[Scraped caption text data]

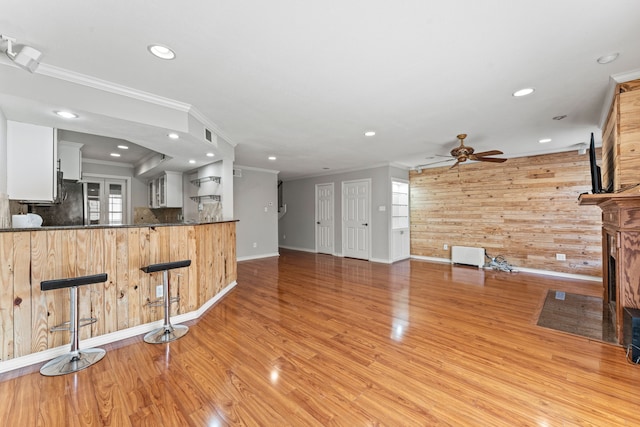 interior space featuring a kitchen breakfast bar, wooden walls, kitchen peninsula, light hardwood / wood-style floors, and white cabinets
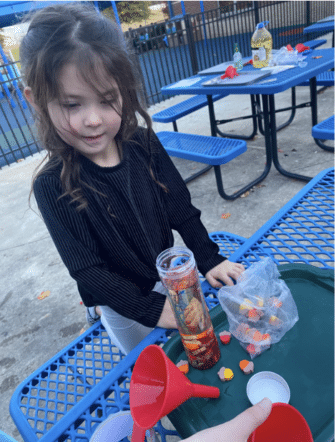 Young child with funnel, clear tube and small, colorful objects.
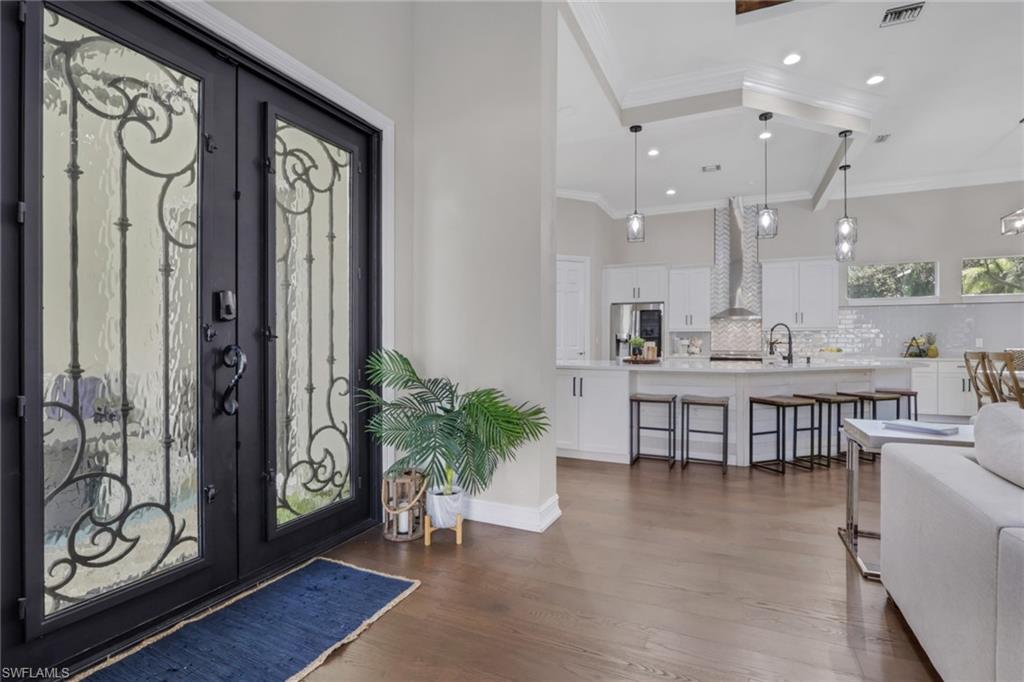 5074 Rustic Oaks Circle Naples, FL 34105 - Photo 4 of 38 Foyer with dark wood-type flooring, french doors, crown molding, and recessed lighting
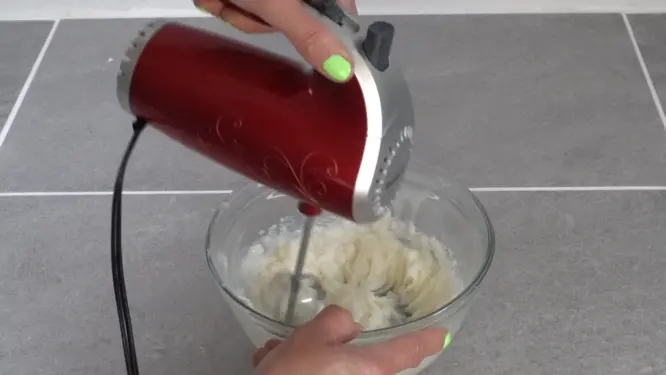 mixing candle wax with a hand mixer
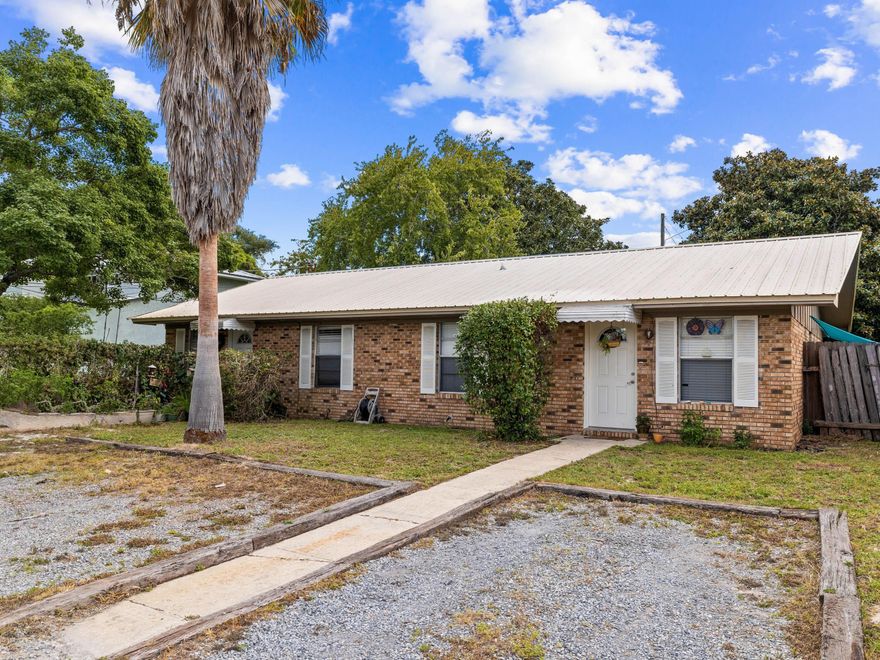This charming four-bedroom, two-bath duplex, located in the desirable Lakeside Villas community, offers 1,664 square feet of comfortable living space. Situated south of Highway 98, this home provides easy bike and golf cart access to the beach, making it an ideal coastal retreat. Perfect for investors, second-home buyers, or those looking for a primary residence with income potential, this property offers the flexibility of both short-term and long-term rentals. The interior features newer paint and tile flooring throughout, creating a fresh and inviting atmosphere. Enjoy the convenience of being close to Pier Park and beach access on the west end of Panama City Beach. This location ensures you're never far from shopping, dining, and entertainment, while still offering the tranquility of a residential neighborhood.
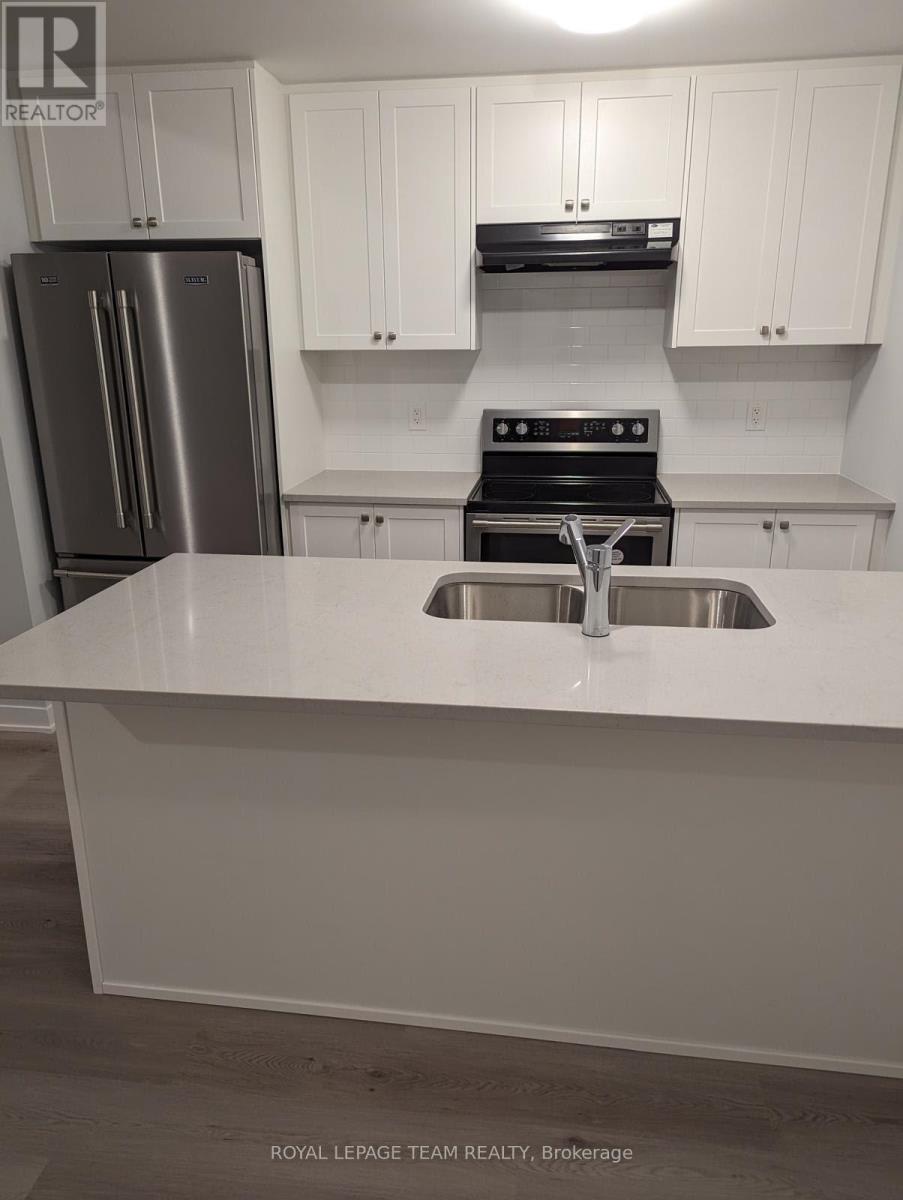 Kitchen w/granite counters & SS appliances.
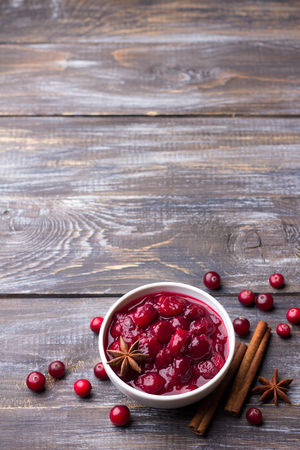 Homemade spicy cranberry sauce with fresh cranberries, cinnamon and star anise on a wooden background, top view, free spaceの写真素材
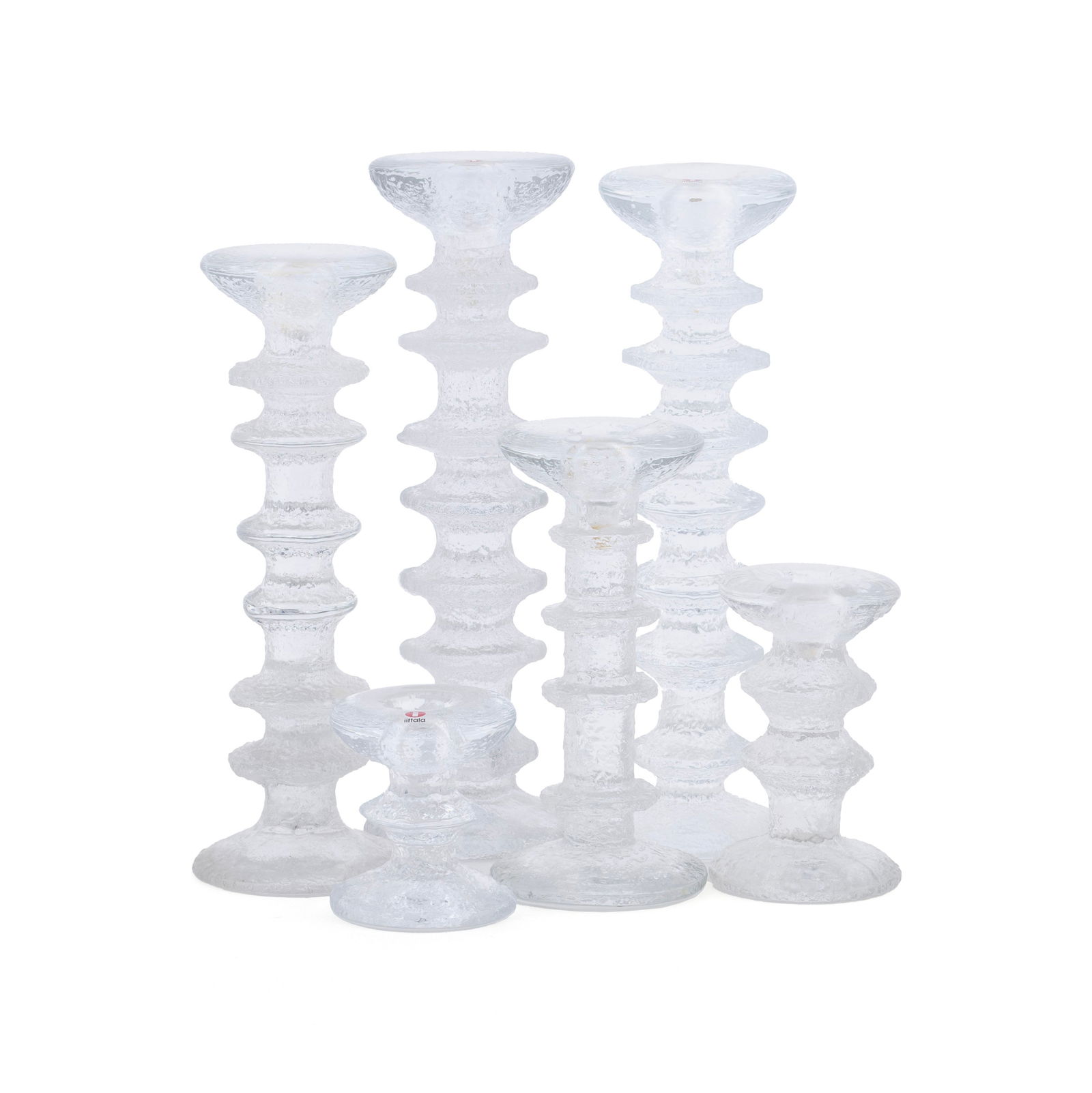 SET OF 'FESTIVO' CANDLESTICKS DESIGNED BY TIMO SARPANEVA (FINNISH, 1926-2005) (25): SET OF 'FESTIVO' CANDLESTICKS DESIGNED BY TIMO SARPANEVA (FINNISH, 1926-2005) (25)Iittala, Finland, circa 1967. Set of twenty-five (25) ?Festivo? Candlesticks in an ice-block design. Some signed TS on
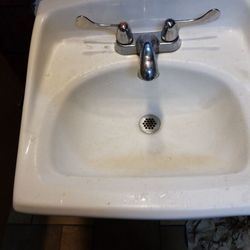 KFC - Filthy sink in men's room!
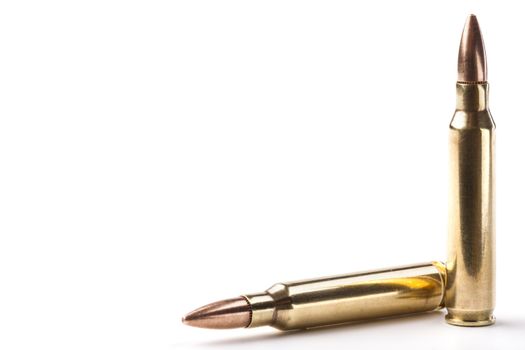 Two rifle bullets one vertical and the other orizontal isolated on white background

TASK REQUIREMENTS: Leave out the pictures and return, exactly as written, only the lines from the line with "KFC - Filthy sink in men's room!" through the end of the records above.

COMPLETED EXERCISE:
 KFC - Filthy sink in men's room!
 Two rifle bullets one vertical and the other orizontal isolated on white background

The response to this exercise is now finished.